Victoria Secrets

Taylor justifies Blain’s big salary

Finance Minister Carole Taylor is defending the pay of Partnerships British
Columbia president and CEO Larry Blain.
In the year ending last March 31, Blain earned $519,448, according to recently released financial statements. He was also paid another $45,325 in expenses.
“When Larry Blain signed his contract, it was, in part, to bring someone with tremendous financial experience in the private sector into the public sector and see if he couldn’t build a model,” Taylor told the Georgia Straight. “His was a very specialized contract that recognized he’d have to build it from the bottom up.” She added that Blain’s wages included “performance pay”.
However, Taylor did say that Blain’s bonus scheme—based, in part, on the number of P3s undertaken by Partnerships BC—will likely be reexamined now that Premier Gordon Campbell has ordered all large provincially funded capital projects to first go through Partnerships BC, which aims at promoting public-private partnerships (P3s).
On October 27, Campbell told the annual convention of the Union of B.C. Municipalities in Victoria that the province will require all provincially funded capital projects worth more than $20 million to first be vetted by Partnerships BC to see whether or not they work as P3s.
As reported in the Straight last March, Blain’s contract, signed on January 3, 2003, entitles him to a bonus of up to 80 percent of his base pay, which reached $329,600 effective April 1, 2005. Before joining Partnerships BC, Blain was managing director of RBC Capital Markets. He was a member of the B.C. Liberals’ 2001 transition team.
Six other Partnerships BC officials earned more than $150,000 last year. The company’s 2005–06 annual report shows that Partnerships BC earned $1.46 million last year, compared with $290,000 the previous year. However, very little, if any, of the corporation’s revenue came from the private sector.

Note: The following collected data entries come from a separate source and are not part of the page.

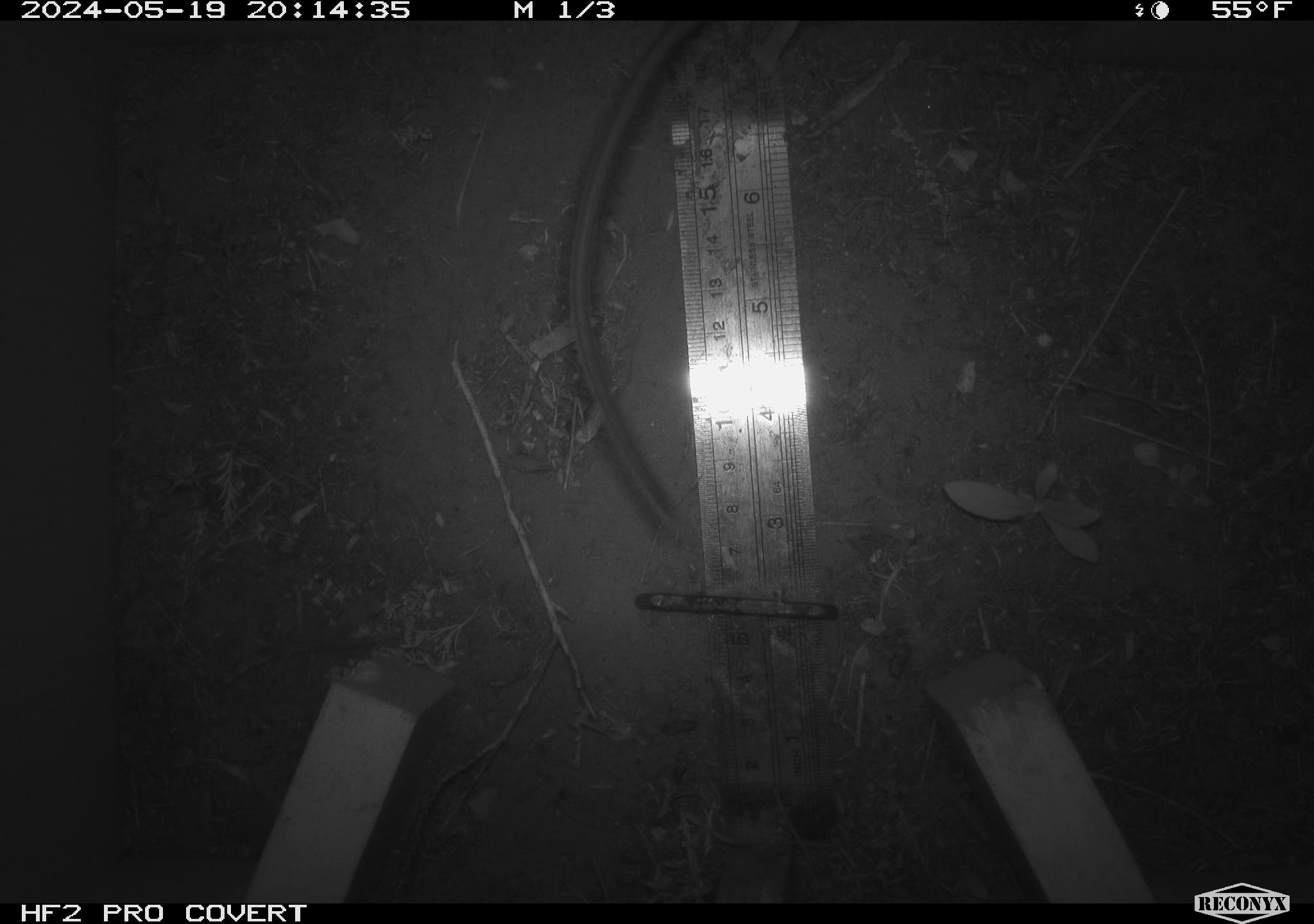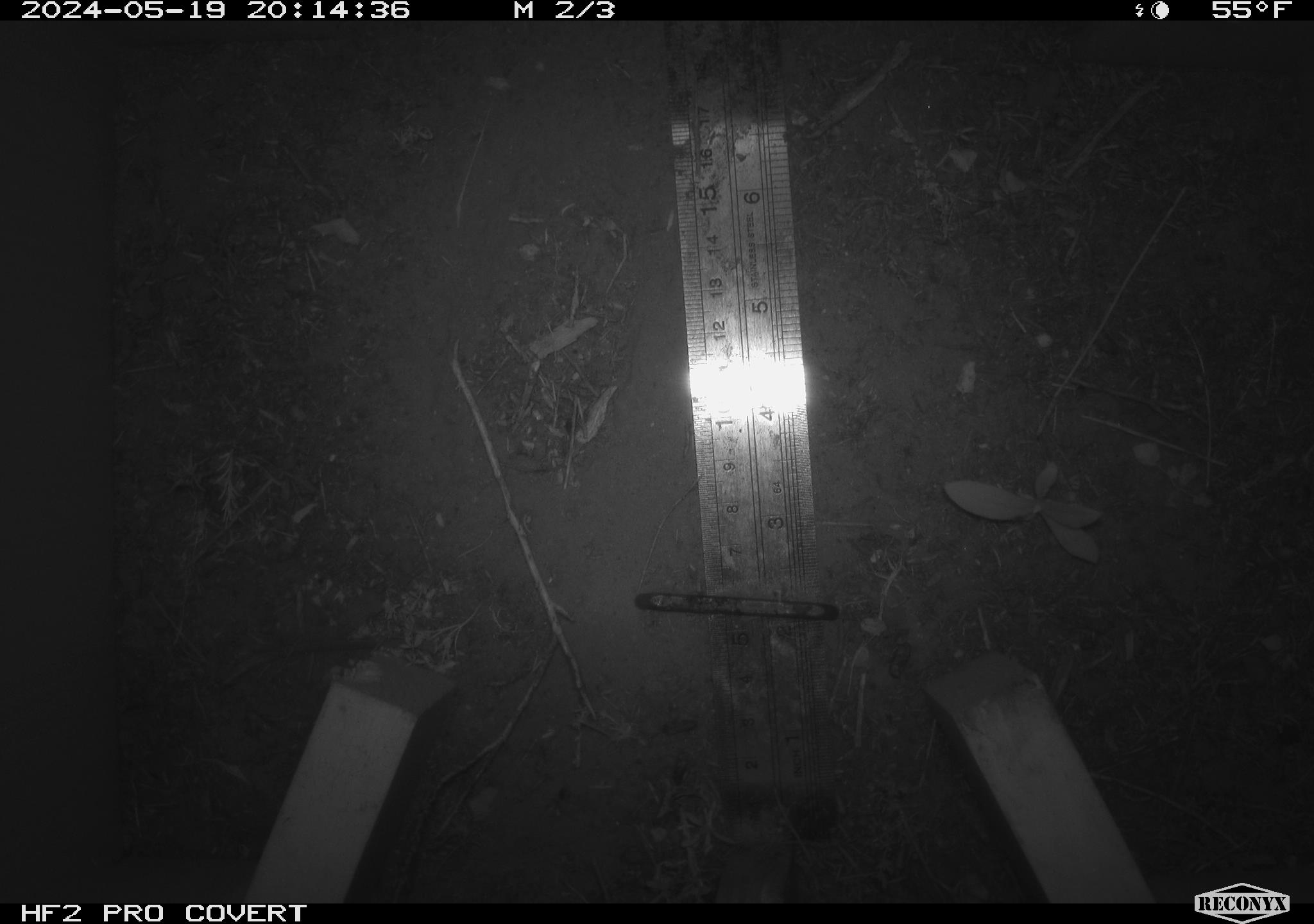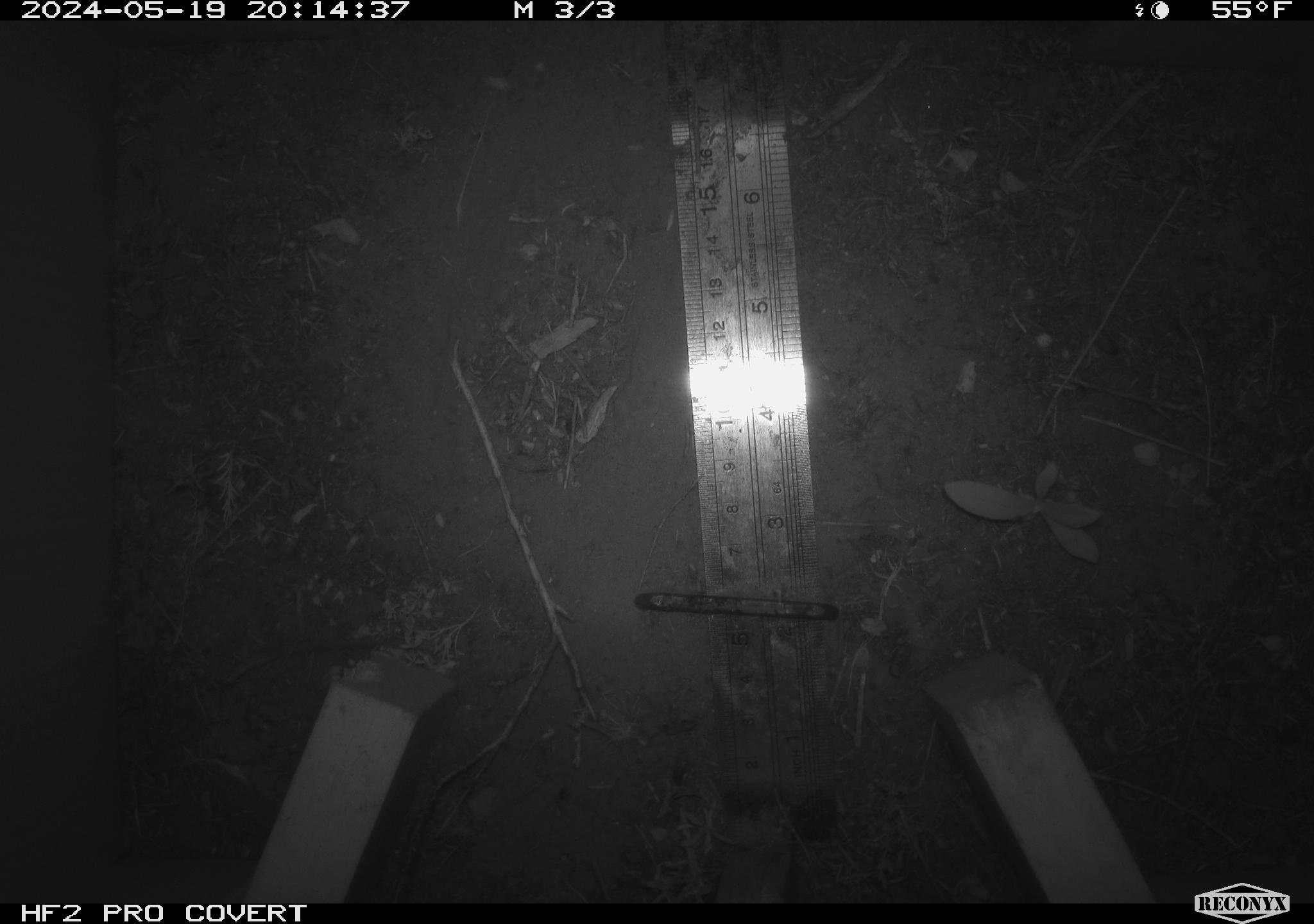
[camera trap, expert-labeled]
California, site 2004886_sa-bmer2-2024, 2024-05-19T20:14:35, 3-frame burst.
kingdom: Animalia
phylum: Chordata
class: Mammalia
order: Rodentia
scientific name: Rodentia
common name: woodrat or rat or mouse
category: woodrat or rat or mouse species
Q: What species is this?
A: Woodrat or rat or mouse species (woodrat or rat or mouse) (Rodentia).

The corporation reported receiving $1.8 million from the province. Almost all the rest of its revenue came from $5.29 million in “work fees”. All of the clients listed in the report as paying these fees are public
agencies, including the B.C. ministries of Transportation, Health, Education, and Sustainable Resource Management. Other public agencies paying the fees included Royal Roads University, the University of Northern B.C., the Yukon Government, the Province of Quebec, the Resort Municipality of Whistler, and TransLink.
Meanwhile, Campbell’s recent announcement about Partnerships BC is drawing flak from a union leader and the NDP. According to his prepared speech notes, Campbell told UBCM delegates that “P3s save money, transfer risk, and add great value through design innovations and private-sector ingenuity.”

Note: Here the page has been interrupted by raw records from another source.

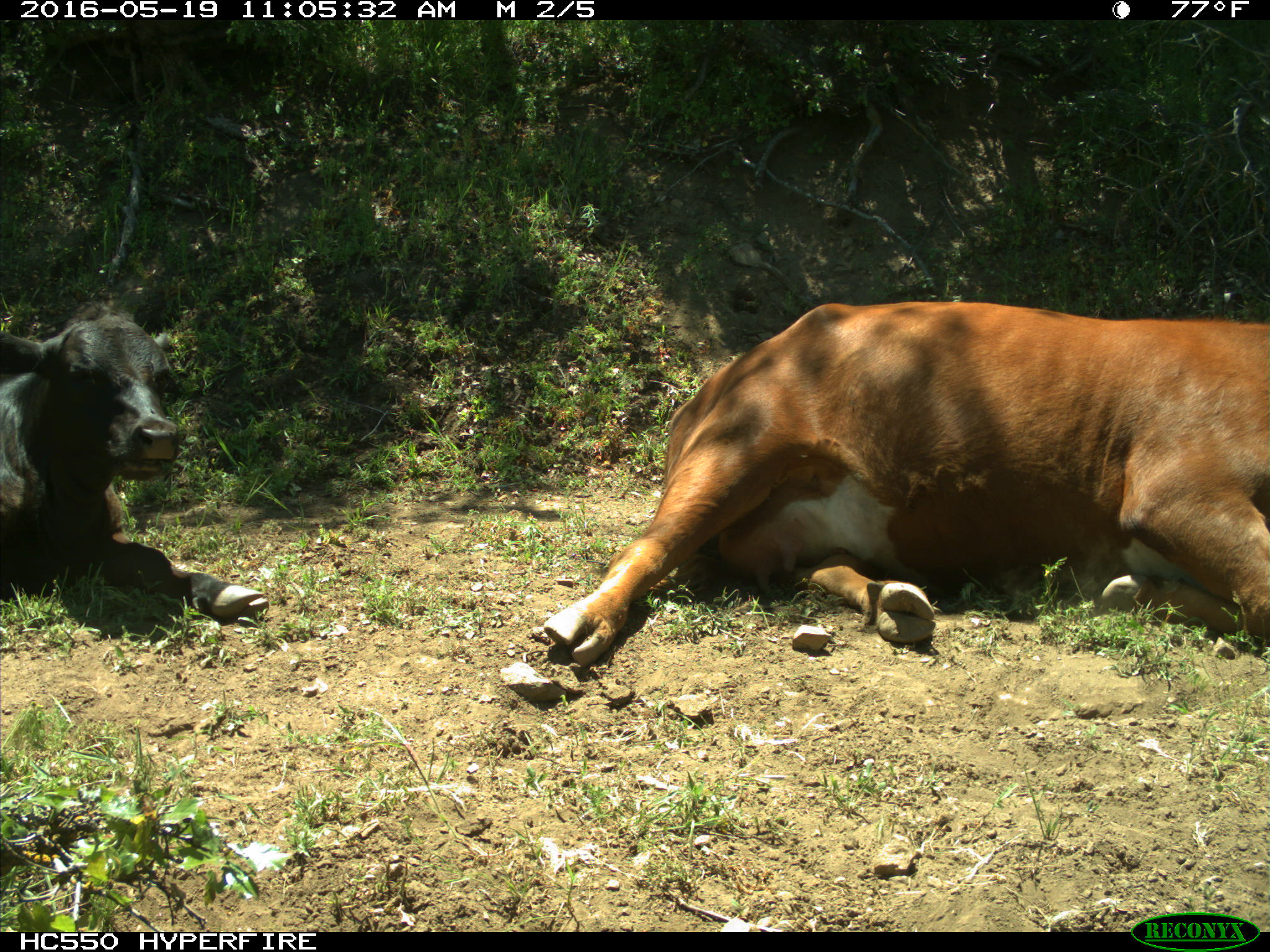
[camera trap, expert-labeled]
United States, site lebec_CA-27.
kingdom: Animalia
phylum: Chordata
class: Mammalia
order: Artiodactyla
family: Bovidae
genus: Bos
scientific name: Bos taurus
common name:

But Bruce Ralston, the NDP’s finance critic, told the Straight that Campbell’s announcement now places the onus on municipalities and other public agencies to prove that a P3 wouldn’t be better.

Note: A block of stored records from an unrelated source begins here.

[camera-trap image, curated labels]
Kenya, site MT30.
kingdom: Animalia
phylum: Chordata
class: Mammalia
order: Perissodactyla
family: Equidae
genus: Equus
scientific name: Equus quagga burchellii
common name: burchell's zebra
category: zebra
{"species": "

“Given the way that they treat the evidence in those things, it’s a bit stacked,” Ralston said, adding that the new requirement could well cost taxpayers more money.
The Canadian Union of Public Employees calls Campbell’s announcement a “disaster” for municipalities.
CUPE BC secretary-treasurer Mark Hancock told the Straight that the new policy changes the rules about privatization of public services by taking control of capital projects away from municipalities.
“You have to let Campbell’s friends do it,” Hancock said. “Most communities in B.C., I think, want to retain ownership and operation [of public services].”
Taylor told the Straight that both Partnerships BC and her ministry are still working out the new requirements for large capital projects.
“This is a new model that we will be looking at as a result of the premier’s announcement at UBCM,” Taylor said, adding that the default position is that the projects will be done as P3s. Taylor also said that details about how the final decision will be made have yet to be decided.
“When you have new ideas, I think it takes time for people to see where the benefits are,” she said.
The view that P3s are always successful has far from universal acceptance. Last month—in a report for the Canadian Centre for Policy Alternatives—economist Marvin Shaffer showed that the Sea to Sky highway project, a P3, will cost $220 million more than it would have if it had been done using the government’s traditional financing and procurement processes.